§ Text block:
=== Section Start ===

After all the posts about animation studies and work on mime tests, you might notice that there has been a bit of a shortage of updates over the past week or so. Last week was one of those weeks where there was just no time to get any work done, and this week eczema has kindly decided to set up shop on my hands, making any kind of meaningful drawing impossible.
I’m trying to use my time away from the animation desk wisely though, reading a couple of books to try to learn a few new things. They’re great so I thought I’d recommend them here.
First is The Mime Book by Claude Kipnis.
This was lent to me by a colleague, clearly as I’m working on a short film about a mime. The book has a lot of useful information about miming which I can make use of in my film, but the reason I’m recommending it is that it’s generally good stuff animation-wise. It’s really interesting to read a different point of view on situations that will be familiar to animators.
It talks about things from both biomechanical and emotional points of views, and really makes you think about how you move your body.
Second is Human Anatomy for Artists: The Elements of Form by Eliot Goldfinger.
I have owned several anatomy books over the past couple of years, some of which have been better than others, and none of which have been an all-encompassing book. I think I have spoken before about my other current anatomy book of choice, The Atlas of Human Anatomy for the Artist, but I have often found it difficult to identify the muscle groups under the skin of a real human. Human Anatomy for Artists: The Elements of Form goes a long way to solving this problem with labelled photographs along-side the drawings, making it nice and clear what the different muscles look like under skin. There is a lot this book doesn’t teach, but simply from the point of view of identifying muscles on a live model it is well worth the money.
Finally, as I work on the Lego video games in my day job, I thought I’d share a great new Lego Star Wars animated TV show that was aired on Cartoon Network a couple of days ago, called Lego Star Wars: The Padawan Menace. This was not made by our company, but was instead the creation of Animal Logic. The only version of it I can find on YouTube is filmed off a TV screen:
You can find the other parts on YouTube. I can’t wait for it to come out on Blu-ray!

=== Section End ===

§ Extracted records:

=== Section Start ===

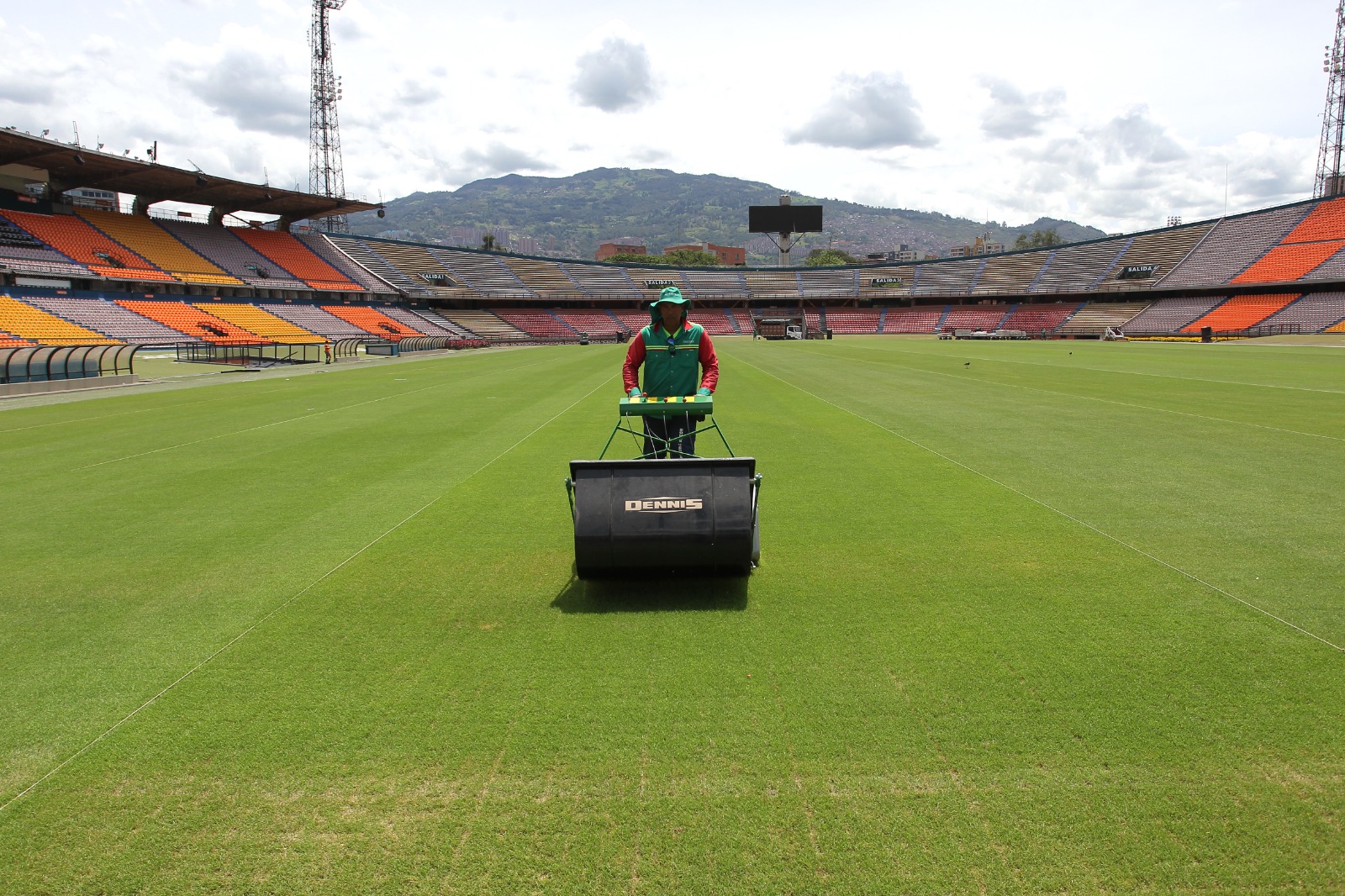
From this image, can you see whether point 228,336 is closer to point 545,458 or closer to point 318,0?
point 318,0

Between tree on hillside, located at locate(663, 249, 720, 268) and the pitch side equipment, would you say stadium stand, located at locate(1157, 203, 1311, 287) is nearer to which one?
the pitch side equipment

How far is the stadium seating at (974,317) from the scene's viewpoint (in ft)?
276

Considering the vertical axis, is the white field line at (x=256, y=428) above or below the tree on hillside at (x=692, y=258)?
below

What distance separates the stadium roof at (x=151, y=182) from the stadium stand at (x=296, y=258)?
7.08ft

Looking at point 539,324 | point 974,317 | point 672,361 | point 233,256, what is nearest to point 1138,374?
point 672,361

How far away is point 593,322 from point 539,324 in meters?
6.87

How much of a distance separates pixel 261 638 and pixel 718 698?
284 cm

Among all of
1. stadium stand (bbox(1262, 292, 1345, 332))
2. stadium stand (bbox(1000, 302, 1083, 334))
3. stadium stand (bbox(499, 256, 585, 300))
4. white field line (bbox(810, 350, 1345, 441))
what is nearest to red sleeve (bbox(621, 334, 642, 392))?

=== Section End ===

§ Your tasks:
**1)** Answer these questions about the blog post:
(a) What condition has affected the writer's hands this week?
(b) Who lent the writer The Mime Book?
(c) Which company created Lego Star Wars: The Padawan Menace?
**2)** List every book title named in the blog post.
The rows aren't needed to answer these tasks.

§ Per-task outputs:
**1)**
(a) Eczema
(b) A colleague
(c) Animal Logic

**2)**
- The Mime Book
- Human Anatomy for Artists: The Elements of Form
- The Atlas of Human Anatomy for the Artist